**Lesetext**
Das Bäckerhandwerk zählt zu den ältesten Gewerben der Menschheit. Eine Renaissance der Brotbackkunst ist längst im Laufen, dennoch entscheiden sich immer weniger junge Menschen für eine Ausbildung zum Bäcker. Laut Statistik des Zentralverbands des Deutschen Handwerks zählte Deutschland 2005 noch 16.108 Auszubildende, 2015 jedoch nur noch 6.268. Wie steht die Branche heute da? 

»Falstaff Karriere« sprach mit Vertretern und Galionsfiguren der Zunft, wie Andreas Djordjevic, Brotsommelier im hoch dekorierten Wiener »Steirereck«. »Wir bieten knapp 25 Brote tagtäglich an. Es ist sowohl logistisch als auch vom Zeitaufwand nicht möglich, alle Sorten selbst zu backen.« Bis zu 20 Kilogramm werden tagtäglich im Restaurant verzehrt. Die Brote werden bei vielen verschiedenen Traditionsbetrieben zugekauft. »Ich verkoste jedes Brot vorab bzw. besuche den Betrieb an sich, da ich mich einerseits von der Qualität überzeugen, andererseits auch den Betrieb und die dahinterstehenden Menschen kennen möchte.« Dadurch sei es einfacher dem Gast die Geschichten des Brots näher zu bringen, erzählt Djordjevic. Dennoch werden im Haus mittlerweile vier Brote, darunter das beliebte Blunzenbrot selbst gebacken.

**Aufgaben**
a) Nenne alle Zahlen, die im Text über das Bäckerhandwerk in Ziffern geschrieben stehen, in der Reihenfolge ihres Auftretens.
b) Schreibe aus dem Text über das Bäckerhandwerk die Stelle von „Das Bäckerhandwerk zählt“ bis „Branche heute da?“ unverändert ab.

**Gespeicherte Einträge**
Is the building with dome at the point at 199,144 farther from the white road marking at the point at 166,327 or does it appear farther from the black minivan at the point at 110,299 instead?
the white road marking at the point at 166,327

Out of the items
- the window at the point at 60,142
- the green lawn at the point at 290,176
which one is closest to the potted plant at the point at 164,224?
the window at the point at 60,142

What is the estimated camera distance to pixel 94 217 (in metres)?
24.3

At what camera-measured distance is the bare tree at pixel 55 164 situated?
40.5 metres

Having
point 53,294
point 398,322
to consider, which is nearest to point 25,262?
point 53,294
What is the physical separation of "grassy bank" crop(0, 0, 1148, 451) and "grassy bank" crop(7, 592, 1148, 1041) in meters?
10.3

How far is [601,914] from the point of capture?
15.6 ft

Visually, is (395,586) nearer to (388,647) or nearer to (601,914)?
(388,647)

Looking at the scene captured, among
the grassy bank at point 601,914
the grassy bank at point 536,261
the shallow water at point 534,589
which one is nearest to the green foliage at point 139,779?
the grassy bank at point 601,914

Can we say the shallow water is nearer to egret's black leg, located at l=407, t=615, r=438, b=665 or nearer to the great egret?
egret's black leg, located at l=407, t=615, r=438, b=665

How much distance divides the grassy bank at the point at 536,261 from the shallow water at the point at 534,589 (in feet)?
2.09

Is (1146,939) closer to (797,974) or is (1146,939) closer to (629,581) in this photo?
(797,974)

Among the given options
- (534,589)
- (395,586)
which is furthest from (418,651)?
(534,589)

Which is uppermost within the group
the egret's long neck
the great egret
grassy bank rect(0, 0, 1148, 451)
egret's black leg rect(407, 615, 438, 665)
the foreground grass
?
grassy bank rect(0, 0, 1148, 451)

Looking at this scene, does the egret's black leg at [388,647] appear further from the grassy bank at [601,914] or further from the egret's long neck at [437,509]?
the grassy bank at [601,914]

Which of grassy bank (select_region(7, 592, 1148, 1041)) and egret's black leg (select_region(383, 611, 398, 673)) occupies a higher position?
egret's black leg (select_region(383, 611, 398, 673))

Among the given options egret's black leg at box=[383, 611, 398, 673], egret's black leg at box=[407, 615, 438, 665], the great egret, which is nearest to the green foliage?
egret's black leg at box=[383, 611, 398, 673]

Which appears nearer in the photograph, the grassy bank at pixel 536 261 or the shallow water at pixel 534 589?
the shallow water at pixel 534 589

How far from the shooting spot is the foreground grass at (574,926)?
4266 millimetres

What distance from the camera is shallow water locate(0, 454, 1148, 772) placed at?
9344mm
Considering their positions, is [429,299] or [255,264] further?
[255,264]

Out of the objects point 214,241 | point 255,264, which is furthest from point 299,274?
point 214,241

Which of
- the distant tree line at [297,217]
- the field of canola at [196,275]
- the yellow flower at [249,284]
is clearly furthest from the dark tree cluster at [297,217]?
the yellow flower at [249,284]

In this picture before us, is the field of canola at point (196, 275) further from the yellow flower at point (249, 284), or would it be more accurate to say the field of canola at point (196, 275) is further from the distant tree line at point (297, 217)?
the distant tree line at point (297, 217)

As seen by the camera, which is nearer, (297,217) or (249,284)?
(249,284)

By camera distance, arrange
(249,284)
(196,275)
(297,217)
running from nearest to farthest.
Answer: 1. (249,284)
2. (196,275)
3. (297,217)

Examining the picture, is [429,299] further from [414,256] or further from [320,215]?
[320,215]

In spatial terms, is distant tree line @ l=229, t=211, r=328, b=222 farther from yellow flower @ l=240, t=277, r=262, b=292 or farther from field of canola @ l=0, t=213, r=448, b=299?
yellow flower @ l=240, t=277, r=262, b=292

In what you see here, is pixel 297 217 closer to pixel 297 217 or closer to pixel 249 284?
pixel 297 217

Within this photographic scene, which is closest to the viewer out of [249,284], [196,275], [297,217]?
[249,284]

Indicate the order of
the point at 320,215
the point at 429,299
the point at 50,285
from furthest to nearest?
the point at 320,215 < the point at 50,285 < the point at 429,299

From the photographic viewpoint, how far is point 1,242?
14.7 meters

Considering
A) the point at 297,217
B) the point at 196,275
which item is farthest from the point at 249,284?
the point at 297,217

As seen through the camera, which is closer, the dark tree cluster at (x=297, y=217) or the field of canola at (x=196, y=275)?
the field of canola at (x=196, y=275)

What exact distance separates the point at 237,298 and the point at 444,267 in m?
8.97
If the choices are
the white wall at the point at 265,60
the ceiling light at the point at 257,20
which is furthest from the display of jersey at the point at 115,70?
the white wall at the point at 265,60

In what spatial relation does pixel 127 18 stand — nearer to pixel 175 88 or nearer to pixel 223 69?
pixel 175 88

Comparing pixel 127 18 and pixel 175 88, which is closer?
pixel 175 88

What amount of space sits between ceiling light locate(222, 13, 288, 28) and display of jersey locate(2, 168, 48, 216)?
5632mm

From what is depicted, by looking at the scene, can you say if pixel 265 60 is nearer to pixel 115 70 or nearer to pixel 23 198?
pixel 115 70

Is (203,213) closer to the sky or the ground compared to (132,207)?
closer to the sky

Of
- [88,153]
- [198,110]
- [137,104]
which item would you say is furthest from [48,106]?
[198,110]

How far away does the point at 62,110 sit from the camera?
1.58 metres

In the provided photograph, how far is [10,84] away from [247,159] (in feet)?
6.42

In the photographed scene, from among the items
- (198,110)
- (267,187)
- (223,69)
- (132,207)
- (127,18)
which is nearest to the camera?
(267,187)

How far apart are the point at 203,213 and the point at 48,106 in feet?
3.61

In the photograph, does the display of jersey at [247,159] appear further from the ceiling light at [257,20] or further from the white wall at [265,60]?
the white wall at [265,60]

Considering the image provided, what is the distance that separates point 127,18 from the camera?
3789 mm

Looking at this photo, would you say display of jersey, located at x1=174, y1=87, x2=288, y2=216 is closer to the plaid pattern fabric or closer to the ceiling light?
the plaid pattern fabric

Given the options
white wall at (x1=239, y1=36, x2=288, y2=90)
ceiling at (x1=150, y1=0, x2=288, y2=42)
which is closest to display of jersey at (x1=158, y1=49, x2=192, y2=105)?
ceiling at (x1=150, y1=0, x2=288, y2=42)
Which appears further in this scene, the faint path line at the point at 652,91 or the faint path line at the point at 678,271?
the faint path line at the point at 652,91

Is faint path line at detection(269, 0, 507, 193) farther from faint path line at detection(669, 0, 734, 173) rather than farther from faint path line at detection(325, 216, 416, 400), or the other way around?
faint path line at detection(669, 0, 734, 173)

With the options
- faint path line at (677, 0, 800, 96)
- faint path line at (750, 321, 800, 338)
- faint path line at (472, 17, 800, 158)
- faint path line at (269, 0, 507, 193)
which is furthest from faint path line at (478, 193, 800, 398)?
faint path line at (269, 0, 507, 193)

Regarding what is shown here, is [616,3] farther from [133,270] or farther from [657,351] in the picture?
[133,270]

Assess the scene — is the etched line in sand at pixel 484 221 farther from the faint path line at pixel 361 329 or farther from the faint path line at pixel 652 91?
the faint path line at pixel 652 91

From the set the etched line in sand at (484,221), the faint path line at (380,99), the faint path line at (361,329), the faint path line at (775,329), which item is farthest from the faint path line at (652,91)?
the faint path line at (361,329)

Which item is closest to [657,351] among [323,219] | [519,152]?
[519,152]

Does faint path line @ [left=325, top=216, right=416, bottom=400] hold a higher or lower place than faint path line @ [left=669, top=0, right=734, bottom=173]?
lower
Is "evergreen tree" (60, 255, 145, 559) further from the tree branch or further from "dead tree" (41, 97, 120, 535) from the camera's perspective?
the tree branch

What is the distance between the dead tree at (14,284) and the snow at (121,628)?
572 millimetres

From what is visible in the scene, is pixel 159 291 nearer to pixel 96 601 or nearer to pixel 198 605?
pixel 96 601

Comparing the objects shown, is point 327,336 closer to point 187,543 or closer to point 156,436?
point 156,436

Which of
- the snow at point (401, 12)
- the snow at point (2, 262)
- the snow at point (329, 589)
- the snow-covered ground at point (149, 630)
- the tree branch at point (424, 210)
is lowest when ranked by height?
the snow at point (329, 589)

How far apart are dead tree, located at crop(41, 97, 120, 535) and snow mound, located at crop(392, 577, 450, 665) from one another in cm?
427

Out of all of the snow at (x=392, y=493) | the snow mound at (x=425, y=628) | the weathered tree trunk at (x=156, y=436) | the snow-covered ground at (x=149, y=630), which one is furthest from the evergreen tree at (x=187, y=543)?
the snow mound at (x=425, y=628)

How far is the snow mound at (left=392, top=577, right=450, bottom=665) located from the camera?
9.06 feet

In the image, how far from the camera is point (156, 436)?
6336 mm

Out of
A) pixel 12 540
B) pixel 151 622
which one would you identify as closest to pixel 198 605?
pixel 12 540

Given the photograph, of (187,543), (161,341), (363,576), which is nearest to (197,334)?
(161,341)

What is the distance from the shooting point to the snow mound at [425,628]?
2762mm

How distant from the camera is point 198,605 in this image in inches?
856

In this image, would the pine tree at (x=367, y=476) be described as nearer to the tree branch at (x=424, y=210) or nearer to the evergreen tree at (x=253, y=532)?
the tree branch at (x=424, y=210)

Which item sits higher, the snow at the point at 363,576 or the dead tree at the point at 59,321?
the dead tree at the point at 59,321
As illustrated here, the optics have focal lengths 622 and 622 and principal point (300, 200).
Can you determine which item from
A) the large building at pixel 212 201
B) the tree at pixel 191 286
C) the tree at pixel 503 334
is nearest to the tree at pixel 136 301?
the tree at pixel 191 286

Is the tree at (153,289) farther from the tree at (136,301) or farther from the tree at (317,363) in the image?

**Antworten**
a) 2005, 16.108, 2015, 6.268, 25, 20

b)
Das Bäckerhandwerk zählt zu den ältesten Gewerben der Menschheit. Eine Renaissance der Brotbackkunst ist längst im Laufen, dennoch entscheiden sich immer weniger junge Menschen für eine Ausbildung zum Bäcker. Laut Statistik des Zentralverbands des Deutschen Handwerks zählte Deutschland 2005 noch 16.108 Auszubildende, 2015 jedoch nur noch 6.268. Wie steht die Branche heute da?